First report of Ilyonectria sp. affecting foliage of Tulipa

Tulips are an important commercial plant as both cut flowers and garden plants. During 2013, several tulip plants were observed in Surrey U.K. with scarring of the leaf tissue resulting in growth distortion and curving/curling of the leaves (Fig. 1). Scarred areas were usually at the leaf edges and growth caused cracking. Infected areas subsequently developed into necrotic patches. 

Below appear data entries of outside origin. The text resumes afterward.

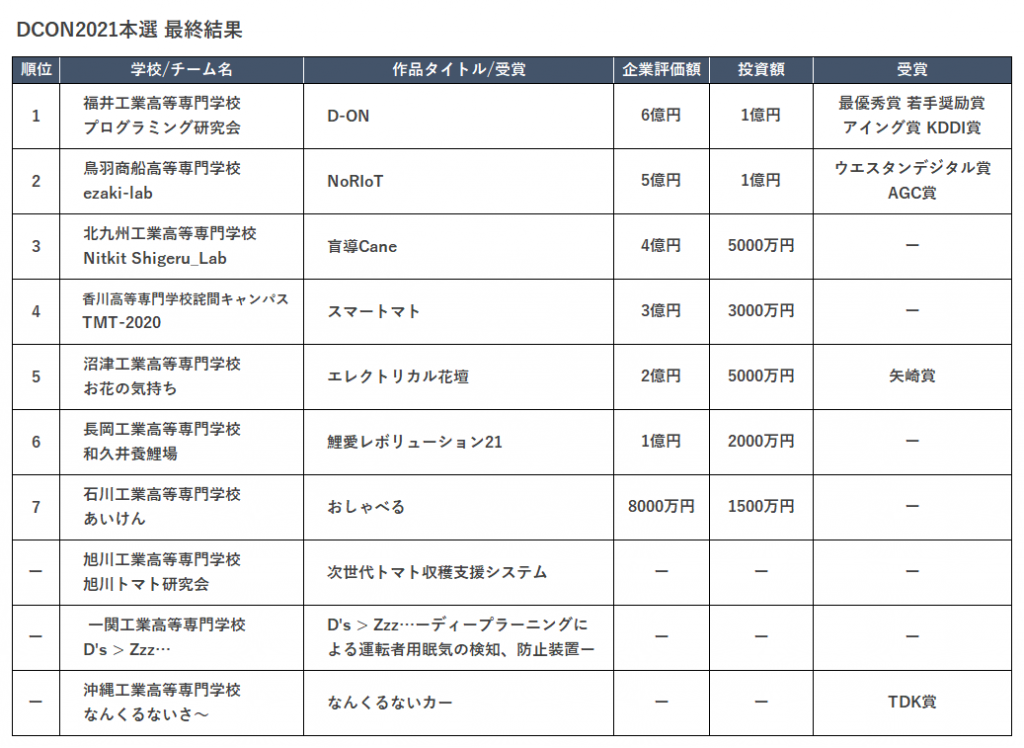 DCON2021本選 最終結果

| 順位 | 学校/チーム名 | 作品タイトル/受賞 | 企業評価額 | 投資額 | 受賞 |
|---|---|---|---|---|---|
| 1 | 福井工業高等専門学校 プログラミング研究会 | D-ON | 6億円 | 1億円 | 最優秀賞 若手奨励賞 アイング賞 KDDI賞 |
| 2 | 鳥羽商船高等専門学校 ezaki-lab | NoRIoT | 5億円 | 1億円 | ウエスタンデジタル賞 AGC賞 |
| 3 | 北九州工業高等専門学校 Nitkit Shigeru_Lab | 盲導Cane | 4億円 | 5000万円 | ー |
| 4 | 香川高等専門学校詫間キャンパス TMT-2020 | スマートマト | 3億円 | 3000万円 | ー |
| 5 | 沼津工業高等専門学校 お花の気持ち | エレクトリカル花壇 | 2億円 | 5000万円 | 矢崎賞 |
| 6 | 長岡工業高等専門学校 和久井養鯉場 | 鯉愛レボリューション21 | 1億円 | 2000万円 | ー |
| 7 | 石川工業高等専門学校 あいけん | おしゃべる | 8000万円 | 1500万円 | ー |
| ー | 旭川工業高等専門学校 旭川トマト研究会 | 次世代トマト収穫支援システム | ー | ー | ー |
| ー | 一関工業高等専門学校 D's > Zzz… | D's > Zzz…ーディープラーニングによる運転者用眠気の検知、防止装置ー | ー | ー | ー |
| ー | 沖縄工業高等専門学校 なんくるないさ～ | なんくるないカー | ー | ー | TDK賞 |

Conidiophores with Cylindrocarpon-like conidia were produced on the leaves following incubation. Conidiophores were simple, arising laterally or terminally, solitary produced and unbranched. Both macroconidia and microconidia were observed. Macroconidia were 1-3 septate (predominantly 1 septate, more than 80%), straight, cylindrical, narrowing towards the tip. The 1-septate macroconidia measured 16.6-28.1 x 2.6-3.8 µm (22.4 x 3.3 µm) with a length/width ratio of 5.1-8.5 (6.8); the 2-septate macroconidia measured 25.3-28.4 x 3.1-3.6 µm (26.8 x 3.5 µm) with a length/width ratio of 7.1-8.8 (7.7); and the 3-septate macroconidia measured 27.0-30.1 x 3.5-4.2 um (28.7 x 3.6 µm) with a length/width ratio of 7.0-8.7 (7.9) (Fig. 2).  Microconidia were predominantly aseptate (occasionally 1-septate), ellipsoidal to subcylindrical, straight, measuring 6.7-17.5 x 1.9-3.4 µm (11.1 x 2.6 µm) with a length/width ratio of 3.1-5.5 (4.2) (Fig. 2). Smooth, thick-walled chlamydospores, abundantly present in infected plant tissue, were globose to cylindrical, measuring 11-14 x 9-12 µm, terminal on lateral branches, singularly or in chains or clumps, and pale brown colour (Fig. 3).

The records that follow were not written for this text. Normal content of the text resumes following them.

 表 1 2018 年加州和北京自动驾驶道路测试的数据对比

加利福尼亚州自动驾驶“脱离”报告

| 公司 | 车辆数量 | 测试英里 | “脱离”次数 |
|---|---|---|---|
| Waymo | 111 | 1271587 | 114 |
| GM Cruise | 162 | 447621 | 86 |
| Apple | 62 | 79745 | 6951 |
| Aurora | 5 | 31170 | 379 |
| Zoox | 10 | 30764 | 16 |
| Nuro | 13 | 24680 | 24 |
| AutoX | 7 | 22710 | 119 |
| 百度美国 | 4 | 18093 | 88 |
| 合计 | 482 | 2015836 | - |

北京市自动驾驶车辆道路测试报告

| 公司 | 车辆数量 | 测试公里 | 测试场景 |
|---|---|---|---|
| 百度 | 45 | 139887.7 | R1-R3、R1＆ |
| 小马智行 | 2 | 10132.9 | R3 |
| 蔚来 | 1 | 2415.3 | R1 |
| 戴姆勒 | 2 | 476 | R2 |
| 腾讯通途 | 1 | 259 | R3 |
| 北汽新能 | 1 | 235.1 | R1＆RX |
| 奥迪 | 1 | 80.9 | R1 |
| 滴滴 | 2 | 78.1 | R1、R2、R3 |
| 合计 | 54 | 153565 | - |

A single conidial culture was isolated and the ITS and β-tubulin regions were sequenced (GenBank Accession Nos. KJ475469 and KJ513266, respectively) according to Cabral et al. (2012). Both sequences matched 100% with Ilyonectria crassa (JF735275.1 and JF735394.1, respectively). Morphological characteristics also matched those for I. crassa (Cabral et al., 2012), except the width of the macroconidia and microconidia were slightly narrower, leading to the 1- and 2-septate macroconidia having greater length/width ratios. Cabral et al. (2012) also analysed a strain that clustered with I. crassa for most genes, but did not include it in this species because of its differing length/width ratio.  For this reason, we identified our isolate as Ilyonectria sp. until further taxonomic clarifications can be made.

To demonstrate pathogenicity, a conidial suspension (9.0 x10⁵ conidia/ml) in sterile water was prepared by scraping the surface of a culture grown on potato dextrose agar for 21 days and then sprayed onto Tulipa humilis ‘Little Beauty’ foliage until run-off. Inoculated and non-inoculated (sterile water only) plants were bagged to increase humidity and kept at 20-25˚C, excluding light for 24 hours, then subsequently exposed to natural daylight. After 10 days, scarring was observed on the inoculated plants only and successful re-isolation of the fungus was confirmed by morphology. The inoculated plants were examined and the outer scales of the bulbs were found to have many chlamydospores present within the tissue. Currently, I. crassa (basionym Cylindrocarpon radicicola var. crassum) is recorded only as a root rot pathogen on Lilium sp. and Narcissus sp. from the Netherlands and Panax quinquefolium from Canada (Farr & Rossman, 2014). This is the first record of an Ilyonectria species causing foliar symptoms and the first case recorded on Tulipa.